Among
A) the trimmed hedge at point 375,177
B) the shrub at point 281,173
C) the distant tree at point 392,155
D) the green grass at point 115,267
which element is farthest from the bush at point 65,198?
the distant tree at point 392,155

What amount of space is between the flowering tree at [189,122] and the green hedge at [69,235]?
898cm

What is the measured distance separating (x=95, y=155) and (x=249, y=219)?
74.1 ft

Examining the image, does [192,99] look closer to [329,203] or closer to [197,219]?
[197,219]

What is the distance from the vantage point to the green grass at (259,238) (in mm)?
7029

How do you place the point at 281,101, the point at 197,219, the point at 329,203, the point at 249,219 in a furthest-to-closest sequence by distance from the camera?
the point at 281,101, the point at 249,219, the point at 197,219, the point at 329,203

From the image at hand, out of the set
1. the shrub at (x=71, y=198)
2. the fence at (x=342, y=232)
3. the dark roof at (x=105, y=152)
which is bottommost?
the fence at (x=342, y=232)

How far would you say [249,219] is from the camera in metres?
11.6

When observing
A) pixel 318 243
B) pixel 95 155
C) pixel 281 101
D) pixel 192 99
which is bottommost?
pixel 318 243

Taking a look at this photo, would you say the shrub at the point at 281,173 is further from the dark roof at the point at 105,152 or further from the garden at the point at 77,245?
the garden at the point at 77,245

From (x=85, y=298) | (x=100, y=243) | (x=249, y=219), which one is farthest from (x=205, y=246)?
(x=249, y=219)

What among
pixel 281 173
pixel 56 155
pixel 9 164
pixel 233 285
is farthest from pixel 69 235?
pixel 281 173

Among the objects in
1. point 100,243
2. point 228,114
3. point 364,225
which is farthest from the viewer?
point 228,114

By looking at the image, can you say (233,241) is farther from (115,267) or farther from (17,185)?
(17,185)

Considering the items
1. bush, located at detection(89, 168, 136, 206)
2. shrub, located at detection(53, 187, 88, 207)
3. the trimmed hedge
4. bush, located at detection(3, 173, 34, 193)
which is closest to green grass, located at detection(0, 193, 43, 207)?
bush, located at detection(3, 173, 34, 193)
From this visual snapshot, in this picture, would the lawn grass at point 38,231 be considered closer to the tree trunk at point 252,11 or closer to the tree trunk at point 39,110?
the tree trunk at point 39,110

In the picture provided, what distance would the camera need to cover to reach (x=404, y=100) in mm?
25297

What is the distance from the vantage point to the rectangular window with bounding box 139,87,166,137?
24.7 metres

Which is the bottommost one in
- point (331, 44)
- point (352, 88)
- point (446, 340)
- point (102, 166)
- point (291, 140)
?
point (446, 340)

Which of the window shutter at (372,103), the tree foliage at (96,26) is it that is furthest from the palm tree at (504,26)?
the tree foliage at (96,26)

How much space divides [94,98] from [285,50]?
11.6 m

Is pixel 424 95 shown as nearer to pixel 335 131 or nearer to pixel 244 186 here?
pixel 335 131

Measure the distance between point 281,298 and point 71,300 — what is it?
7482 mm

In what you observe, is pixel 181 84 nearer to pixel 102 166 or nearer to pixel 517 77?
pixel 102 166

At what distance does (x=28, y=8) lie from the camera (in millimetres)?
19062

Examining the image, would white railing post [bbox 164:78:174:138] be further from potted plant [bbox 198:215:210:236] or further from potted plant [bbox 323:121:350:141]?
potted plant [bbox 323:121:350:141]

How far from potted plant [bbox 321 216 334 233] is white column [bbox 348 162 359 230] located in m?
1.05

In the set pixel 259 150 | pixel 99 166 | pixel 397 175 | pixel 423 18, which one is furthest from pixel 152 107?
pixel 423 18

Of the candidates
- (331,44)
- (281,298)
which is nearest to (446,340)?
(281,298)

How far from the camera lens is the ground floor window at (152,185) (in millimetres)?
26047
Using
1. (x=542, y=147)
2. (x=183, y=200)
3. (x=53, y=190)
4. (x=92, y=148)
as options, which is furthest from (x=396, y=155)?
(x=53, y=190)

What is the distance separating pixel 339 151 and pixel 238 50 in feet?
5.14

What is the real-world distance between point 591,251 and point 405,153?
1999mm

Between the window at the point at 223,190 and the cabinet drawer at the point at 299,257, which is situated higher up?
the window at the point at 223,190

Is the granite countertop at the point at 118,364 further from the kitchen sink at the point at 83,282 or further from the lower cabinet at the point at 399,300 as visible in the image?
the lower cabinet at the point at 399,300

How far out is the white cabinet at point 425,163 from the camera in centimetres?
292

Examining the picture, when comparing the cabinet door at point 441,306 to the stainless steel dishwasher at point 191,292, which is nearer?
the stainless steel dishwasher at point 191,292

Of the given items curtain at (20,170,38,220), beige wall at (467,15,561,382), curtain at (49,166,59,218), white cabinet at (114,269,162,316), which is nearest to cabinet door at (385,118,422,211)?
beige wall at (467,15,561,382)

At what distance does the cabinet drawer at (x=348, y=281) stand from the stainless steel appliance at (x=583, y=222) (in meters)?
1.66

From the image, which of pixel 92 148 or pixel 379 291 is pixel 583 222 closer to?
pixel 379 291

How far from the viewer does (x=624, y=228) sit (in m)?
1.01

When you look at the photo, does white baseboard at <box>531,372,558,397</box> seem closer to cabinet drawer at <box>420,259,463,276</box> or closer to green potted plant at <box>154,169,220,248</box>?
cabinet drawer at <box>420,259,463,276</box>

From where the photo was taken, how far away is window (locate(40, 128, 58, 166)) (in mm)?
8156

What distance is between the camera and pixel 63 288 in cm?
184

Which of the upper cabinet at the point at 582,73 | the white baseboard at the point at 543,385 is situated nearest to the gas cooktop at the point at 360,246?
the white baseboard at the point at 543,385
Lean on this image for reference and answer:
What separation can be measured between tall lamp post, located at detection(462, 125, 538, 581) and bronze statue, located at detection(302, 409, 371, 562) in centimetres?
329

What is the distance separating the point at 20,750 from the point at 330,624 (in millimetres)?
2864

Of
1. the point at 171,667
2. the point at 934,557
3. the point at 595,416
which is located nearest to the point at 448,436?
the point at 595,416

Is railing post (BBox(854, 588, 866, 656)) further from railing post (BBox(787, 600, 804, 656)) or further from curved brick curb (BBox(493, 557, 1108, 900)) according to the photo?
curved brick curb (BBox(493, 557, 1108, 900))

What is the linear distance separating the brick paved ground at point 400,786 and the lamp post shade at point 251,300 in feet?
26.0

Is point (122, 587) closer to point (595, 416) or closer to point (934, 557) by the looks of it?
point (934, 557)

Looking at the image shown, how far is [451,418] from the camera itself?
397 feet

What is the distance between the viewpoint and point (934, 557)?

+-------+

What you have to do: Reproduce verbatim the stretch of the listing from the line containing "What is the distance separating the" through the final line of the listing, both ends included.

The result:
What is the distance separating the point at 20,750 from the point at 330,624 (in millimetres)?
2864

Of
1. the point at 171,667
2. the point at 934,557
3. the point at 595,416
which is located nearest to the point at 448,436?
the point at 595,416

Is railing post (BBox(854, 588, 866, 656)) further from railing post (BBox(787, 600, 804, 656)) or further from curved brick curb (BBox(493, 557, 1108, 900)) according to the photo?
curved brick curb (BBox(493, 557, 1108, 900))

What is the linear distance separating the brick paved ground at point 400,786 and the lamp post shade at point 251,300 in feet?
26.0

Is point (122, 587) closer to point (595, 416) or closer to point (934, 557) by the looks of it?
point (934, 557)

Looking at the image shown, how far is [451,418] from the camera itself?
397 feet

What is the distance between the viewpoint and point (934, 557)?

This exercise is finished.